→ **WRITTEN REQUEST**
Extract each line of the rows below that contains the string "epoch", matching case exactly.
******************************
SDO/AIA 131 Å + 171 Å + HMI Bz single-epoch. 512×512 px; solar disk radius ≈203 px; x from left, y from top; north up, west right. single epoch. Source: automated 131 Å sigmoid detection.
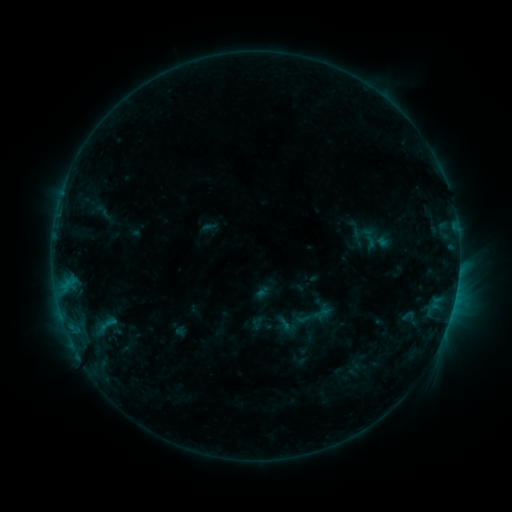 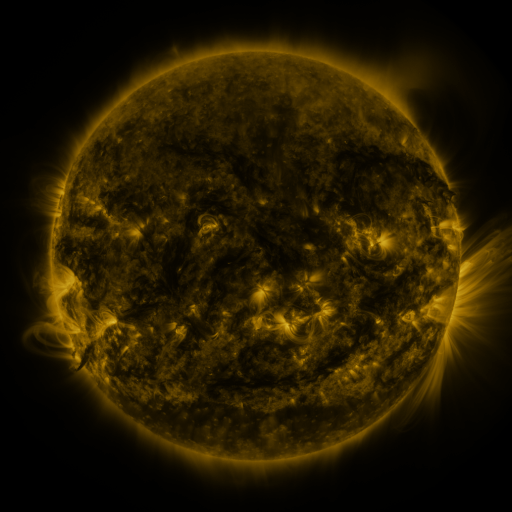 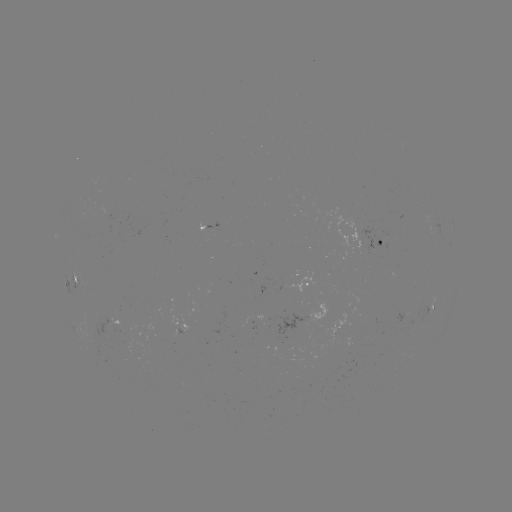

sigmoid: (293, 295, 334, 336)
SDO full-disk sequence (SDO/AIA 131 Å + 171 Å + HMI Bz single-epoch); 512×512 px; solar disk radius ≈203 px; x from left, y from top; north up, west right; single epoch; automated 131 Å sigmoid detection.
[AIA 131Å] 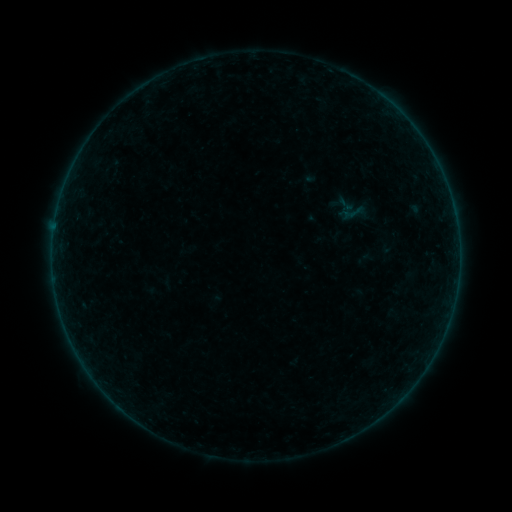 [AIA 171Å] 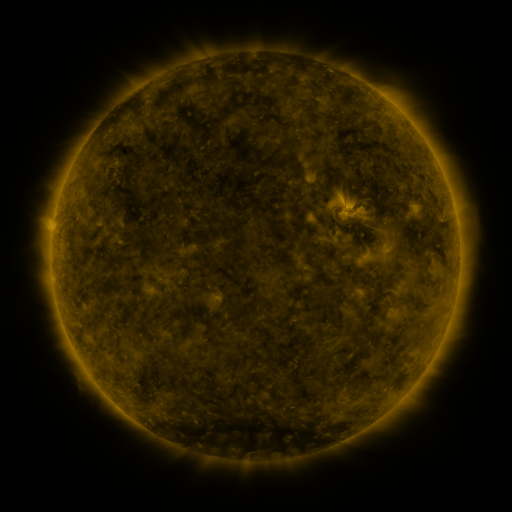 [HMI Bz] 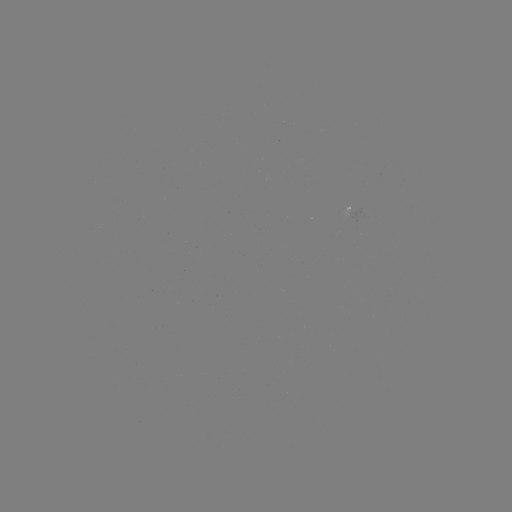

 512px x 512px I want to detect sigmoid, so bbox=[337, 195, 372, 231].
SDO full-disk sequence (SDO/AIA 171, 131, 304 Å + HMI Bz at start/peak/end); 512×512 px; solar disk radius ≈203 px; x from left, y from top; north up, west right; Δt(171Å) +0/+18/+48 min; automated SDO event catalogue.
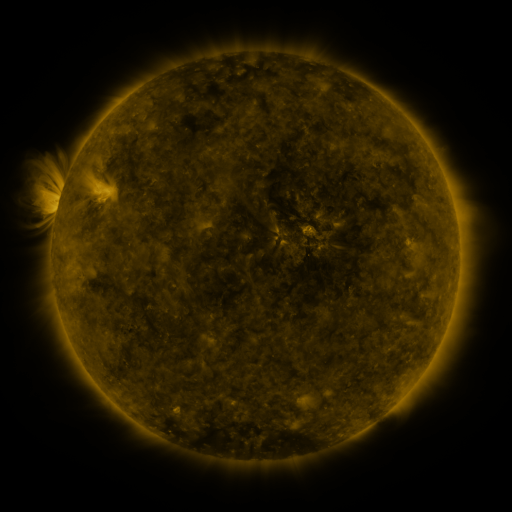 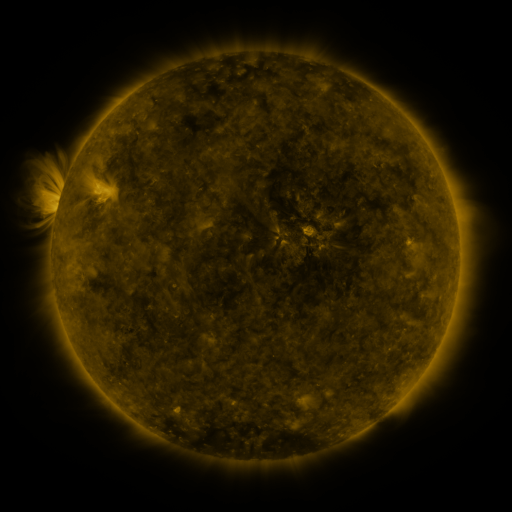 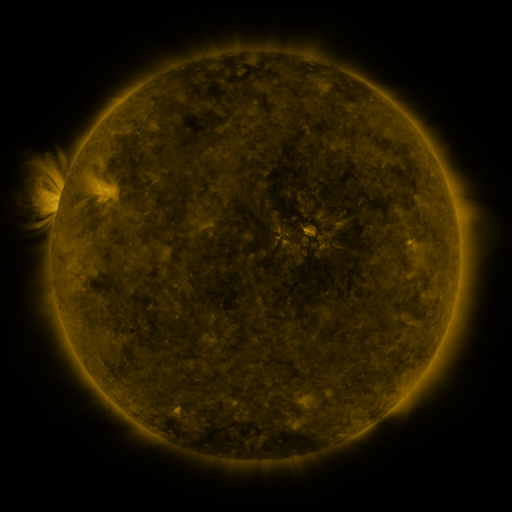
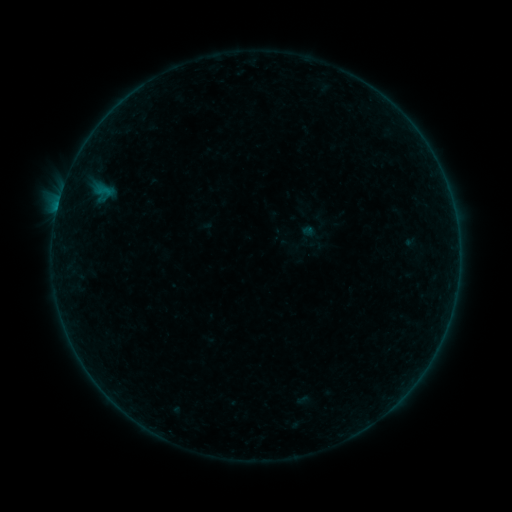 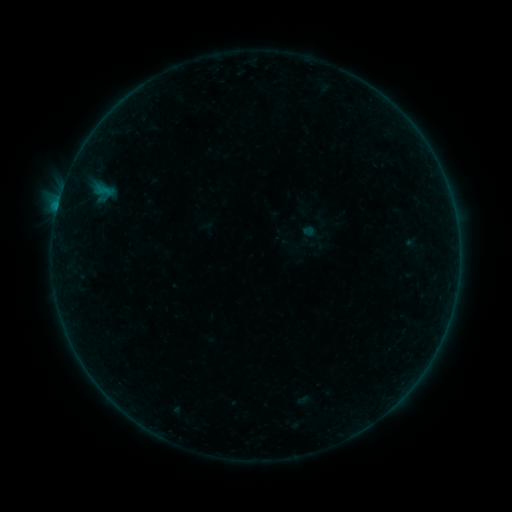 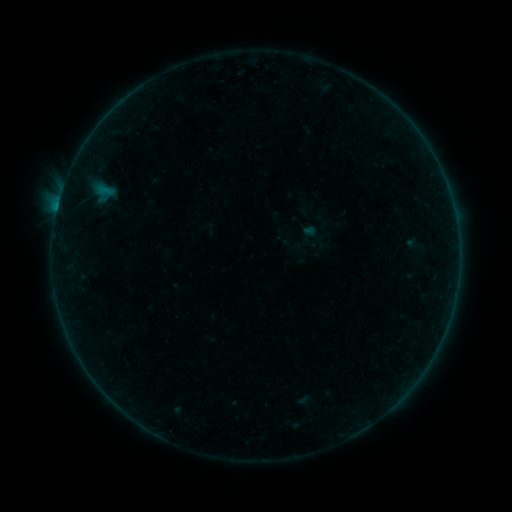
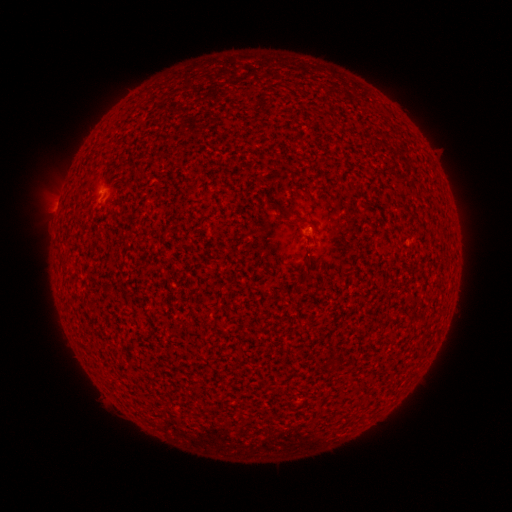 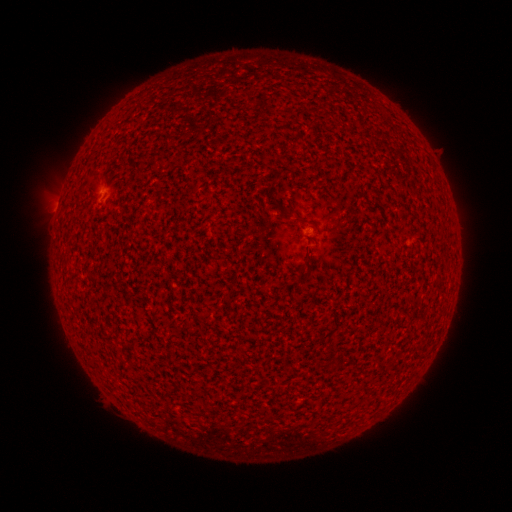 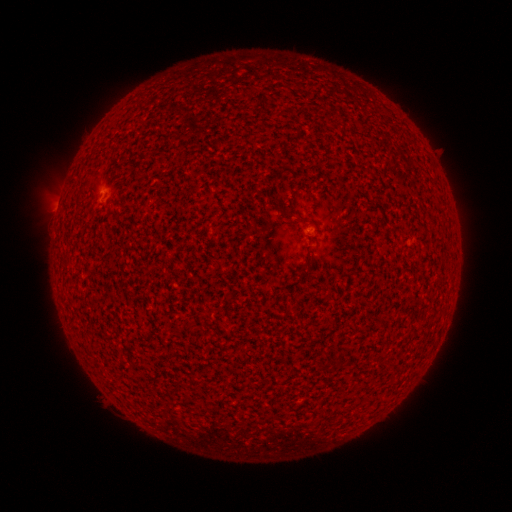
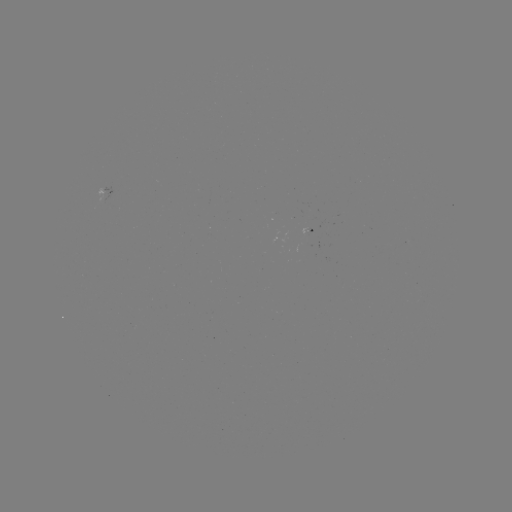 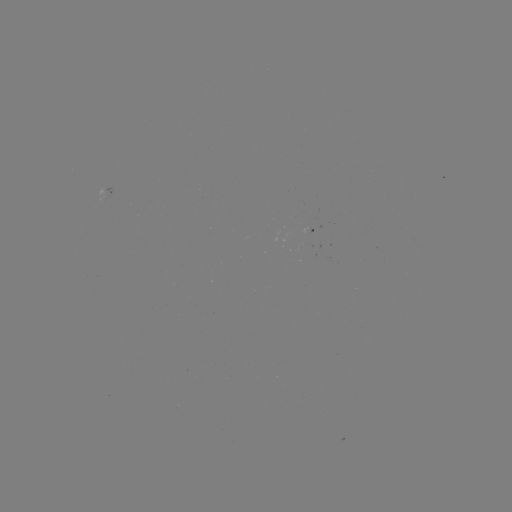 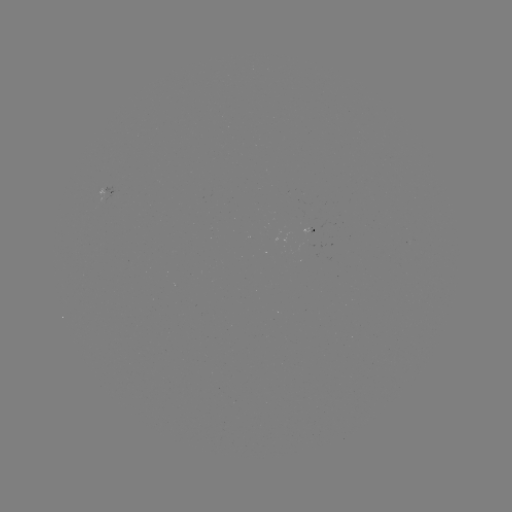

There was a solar flare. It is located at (58, 206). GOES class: B1.9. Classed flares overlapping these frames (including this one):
******************************
→ **SOLUTION FOR THIS EXERCISE**
SDO/AIA 131 Å + 171 Å + HMI Bz single-epoch. 512×512 px; solar disk radius ≈203 px; x from left, y from top; north up, west right. single epoch. Source: automated 131 Å sigmoid detection.
SDO full-disk sequence (SDO/AIA 131 Å + 171 Å + HMI Bz single-epoch); 512×512 px; solar disk radius ≈203 px; x from left, y from top; north up, west right; single epoch; automated 131 Å sigmoid detection.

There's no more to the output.